Não obstante as enormes complexidades e percalços para assegurar o uso sustentável e a proteção da maior floresta do mundo, maior do que toda a Europa Ocidental, o Brasil tem demonstrado claro compromisso e obteve importantes conquistas. O país reservou 25% de seu território (mais de 2 milhões de quilômetros quadrados) por meio da criação de aproximadamente 100 milhões de hectares de áreas de proteção federais, estaduais e municipais de proteção, e da demarcação de uma área equivalente em terras indígenas. O programa de Áreas Protegidas da Amazônia (Arpa) está criando um sistema de áreas protegidas com mais de 500 mil quilômetros quadrados - maior do que todo o sistema de parques nacionais dos Estados Unidos. Nos primeiros quatro de seus dez anos, o Arpa já criou 13,5 milhões de hectares de novas áreas de proteção ambiental estrita - entre as quais o esplêndido Parque Nacional das Montanhas do Tumucumaque.

Outro exemplo do progresso feito pelo Brasil é que hoje o manejo florestal responde por 15% da madeira extraída no país. Há 15 anos esse percentual era virtualmente zero. Poucos países podem mostrar resultados como estes.

-------------------------------------------------------------------------------- O Brasil demonstrou liderança sem igual no etanol, uma fonte limpa e renovável de energia que poderia tornar-se importante combustível complementar --------------------------------------------------------------------------------

Os países em desenvolvimento, e o Brasil e particular, reconhecem a ameaça global das mudanças climáticas, e se preocupam com o seu impacto sobre as suas economias e o bem-estar de suas populações. Contudo, nenhuma solução global será possível se ela bloquear os esforços de desenvolvimento desses países.

Para se chegar a uma economia com menor uso de carbono nos países em desenvolvimento até 2030, serão necessários investimentos da ordem de US$100 bilhões por ano, além de US$ 28 a 67 bilhões para a adaptação aos danos já causados pelo aquecimento global. Em uma visão otimista, parte desses investimentos viria de fontes privadas, mas o financiamento público permanece crucial.

Um sistema global justo, nivelando as regras do jogo entre os países desenvolvidos e em desenvolvimento, poderia possibilitar emissões menos intensivas em carbono. Os países ricos sabem que o apoio aos países em desenvolvimento resultará no benefício global de um crescimento mais sustentável nesses países. É possível avançar rumo a uma solução que reconheça que o uso sustentável dos recursos naturais é fundamental para o desenvolvimento, e que os países em desenvolvimento não devem ser penalizados por seus esforços de crescimento e de redução da pobreza.

O Banco Mundial, como cooperativa global de países desenvolvidos e em desenvolvimento, está contribuindo para isso.
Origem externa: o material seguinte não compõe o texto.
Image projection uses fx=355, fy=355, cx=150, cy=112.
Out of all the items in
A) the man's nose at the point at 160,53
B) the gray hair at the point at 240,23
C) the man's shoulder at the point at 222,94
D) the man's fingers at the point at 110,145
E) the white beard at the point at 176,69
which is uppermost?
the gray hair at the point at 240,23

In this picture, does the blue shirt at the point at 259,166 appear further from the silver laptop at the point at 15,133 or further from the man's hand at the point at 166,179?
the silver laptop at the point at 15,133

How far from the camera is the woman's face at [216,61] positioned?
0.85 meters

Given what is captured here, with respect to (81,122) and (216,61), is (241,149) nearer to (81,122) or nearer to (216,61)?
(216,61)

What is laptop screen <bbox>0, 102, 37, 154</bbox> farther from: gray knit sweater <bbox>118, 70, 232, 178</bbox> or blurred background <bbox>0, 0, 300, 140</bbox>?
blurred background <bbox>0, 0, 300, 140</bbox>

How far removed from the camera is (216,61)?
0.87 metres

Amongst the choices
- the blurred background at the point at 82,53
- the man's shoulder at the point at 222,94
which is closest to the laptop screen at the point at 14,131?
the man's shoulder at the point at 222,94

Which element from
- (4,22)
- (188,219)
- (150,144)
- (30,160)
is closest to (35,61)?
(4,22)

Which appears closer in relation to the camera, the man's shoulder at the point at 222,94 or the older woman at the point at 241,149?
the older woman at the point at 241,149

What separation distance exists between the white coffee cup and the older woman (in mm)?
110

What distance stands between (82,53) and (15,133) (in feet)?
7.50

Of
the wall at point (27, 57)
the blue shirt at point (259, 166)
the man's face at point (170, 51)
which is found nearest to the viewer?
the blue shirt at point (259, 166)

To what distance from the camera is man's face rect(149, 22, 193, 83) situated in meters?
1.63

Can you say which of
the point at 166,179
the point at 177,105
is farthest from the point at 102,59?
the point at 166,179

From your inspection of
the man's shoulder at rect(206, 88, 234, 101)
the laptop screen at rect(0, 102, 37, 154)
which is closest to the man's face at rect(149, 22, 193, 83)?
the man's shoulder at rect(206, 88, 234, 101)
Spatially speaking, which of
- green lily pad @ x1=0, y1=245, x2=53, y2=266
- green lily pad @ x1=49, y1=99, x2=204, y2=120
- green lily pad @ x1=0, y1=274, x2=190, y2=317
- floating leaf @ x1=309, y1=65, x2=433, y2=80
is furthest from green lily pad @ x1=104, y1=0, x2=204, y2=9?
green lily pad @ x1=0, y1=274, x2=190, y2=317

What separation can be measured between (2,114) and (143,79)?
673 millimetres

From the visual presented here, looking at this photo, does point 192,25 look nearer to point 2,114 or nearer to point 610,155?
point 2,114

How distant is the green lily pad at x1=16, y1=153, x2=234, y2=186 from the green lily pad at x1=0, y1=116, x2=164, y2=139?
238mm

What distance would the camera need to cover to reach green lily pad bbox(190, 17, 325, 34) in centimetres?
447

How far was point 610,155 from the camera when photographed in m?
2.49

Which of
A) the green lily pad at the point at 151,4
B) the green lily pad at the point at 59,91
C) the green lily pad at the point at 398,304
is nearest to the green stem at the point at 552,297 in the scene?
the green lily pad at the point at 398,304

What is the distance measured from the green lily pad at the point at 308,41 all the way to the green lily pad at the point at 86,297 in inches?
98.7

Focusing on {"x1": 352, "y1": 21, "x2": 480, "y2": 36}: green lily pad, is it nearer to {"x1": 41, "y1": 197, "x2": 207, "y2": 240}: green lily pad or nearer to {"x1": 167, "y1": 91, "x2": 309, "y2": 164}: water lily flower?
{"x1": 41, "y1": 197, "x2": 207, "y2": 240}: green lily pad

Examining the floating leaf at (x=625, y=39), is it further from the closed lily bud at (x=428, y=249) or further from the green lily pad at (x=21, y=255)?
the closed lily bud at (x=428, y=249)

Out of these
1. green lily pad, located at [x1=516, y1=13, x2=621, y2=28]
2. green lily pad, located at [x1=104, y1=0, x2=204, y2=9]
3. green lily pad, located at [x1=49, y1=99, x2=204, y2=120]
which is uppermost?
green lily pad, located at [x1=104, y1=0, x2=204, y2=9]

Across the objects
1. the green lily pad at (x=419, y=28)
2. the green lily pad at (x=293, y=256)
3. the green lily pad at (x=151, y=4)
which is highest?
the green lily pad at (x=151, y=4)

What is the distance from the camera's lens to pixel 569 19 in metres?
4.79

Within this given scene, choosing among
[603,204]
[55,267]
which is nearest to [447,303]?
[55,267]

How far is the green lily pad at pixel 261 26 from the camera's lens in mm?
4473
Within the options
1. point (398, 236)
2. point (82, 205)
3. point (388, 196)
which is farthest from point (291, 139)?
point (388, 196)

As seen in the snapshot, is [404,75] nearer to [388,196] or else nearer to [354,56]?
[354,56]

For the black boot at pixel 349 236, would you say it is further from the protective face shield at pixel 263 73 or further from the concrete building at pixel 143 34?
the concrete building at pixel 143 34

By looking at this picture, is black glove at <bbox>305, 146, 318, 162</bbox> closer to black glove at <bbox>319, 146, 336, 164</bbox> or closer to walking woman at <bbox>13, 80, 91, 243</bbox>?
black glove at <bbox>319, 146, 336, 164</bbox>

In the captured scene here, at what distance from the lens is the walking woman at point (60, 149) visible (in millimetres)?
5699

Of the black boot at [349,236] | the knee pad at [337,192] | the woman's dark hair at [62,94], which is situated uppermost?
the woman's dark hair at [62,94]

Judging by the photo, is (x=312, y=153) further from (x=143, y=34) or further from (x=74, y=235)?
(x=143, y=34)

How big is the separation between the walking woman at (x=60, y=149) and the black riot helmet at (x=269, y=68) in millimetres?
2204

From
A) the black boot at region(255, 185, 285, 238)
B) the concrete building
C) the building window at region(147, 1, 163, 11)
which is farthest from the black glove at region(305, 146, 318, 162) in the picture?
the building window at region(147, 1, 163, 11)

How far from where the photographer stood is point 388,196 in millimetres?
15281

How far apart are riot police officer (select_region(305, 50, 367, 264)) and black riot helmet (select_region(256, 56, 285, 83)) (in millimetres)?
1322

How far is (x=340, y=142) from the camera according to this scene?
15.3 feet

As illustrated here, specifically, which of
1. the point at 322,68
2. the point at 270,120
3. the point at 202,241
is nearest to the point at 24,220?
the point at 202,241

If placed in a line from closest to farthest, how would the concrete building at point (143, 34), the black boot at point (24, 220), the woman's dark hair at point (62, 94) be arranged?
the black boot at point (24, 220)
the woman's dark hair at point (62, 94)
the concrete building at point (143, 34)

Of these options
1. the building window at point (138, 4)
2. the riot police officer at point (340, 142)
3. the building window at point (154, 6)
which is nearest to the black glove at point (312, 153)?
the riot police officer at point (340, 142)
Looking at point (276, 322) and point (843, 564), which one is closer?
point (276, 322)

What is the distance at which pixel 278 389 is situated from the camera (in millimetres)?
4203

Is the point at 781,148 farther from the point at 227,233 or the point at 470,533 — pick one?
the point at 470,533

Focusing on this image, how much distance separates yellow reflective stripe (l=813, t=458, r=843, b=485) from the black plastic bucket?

Estamos desenvolvendo mecanismos inovadores de financiamento concessional em energias limpas e adaptação às mudanças climáticas, com o apoio do Reino Unido, EUA e Japão.

Um Fundo de Parceria de Carbono elevará o financiamento de carbono do varejo ao atacado - permitindo a compra de reduções de emissões de setores inteiros, ao invés de projeto a projeto. Em Bali, também lançamos o Fundo de Parceria de Carbono Florestal (FCPF na sigla em inglês), um mecanismo pioneiro para combater o desmatamento em florestas tropicais e as mudanças climáticas. Essas iniciativas-piloto estenderão o alcance dos instrumentos de carbono e das negociações em torno das mudanças climáticas.

O Brasil é claramente uma parte da solução para o desafio das mudanças climáticas. O país vem trabalhando fortemente para mostrar que é possível conciliar crescimento, redução da pobreza e sustentabilidade ambiental. Nesse sentido, os desafios do Brasil são os desafios do mundo, e é auspicioso, mas também natural, que essa discussão esteja se travando no Brasil.

Os legisladores reunidos em Brasília terão a oportunidade de avançar em uma agenda de soluções, respondendo aos anseios de seus povos. Junto com o setor privado, eles estão em uma posição privilegiada para identificar soluções práticas e politicamente viáveis.

Pamela Cox é vice-presidente do Banco Mundial para a América Latina e o Caribe.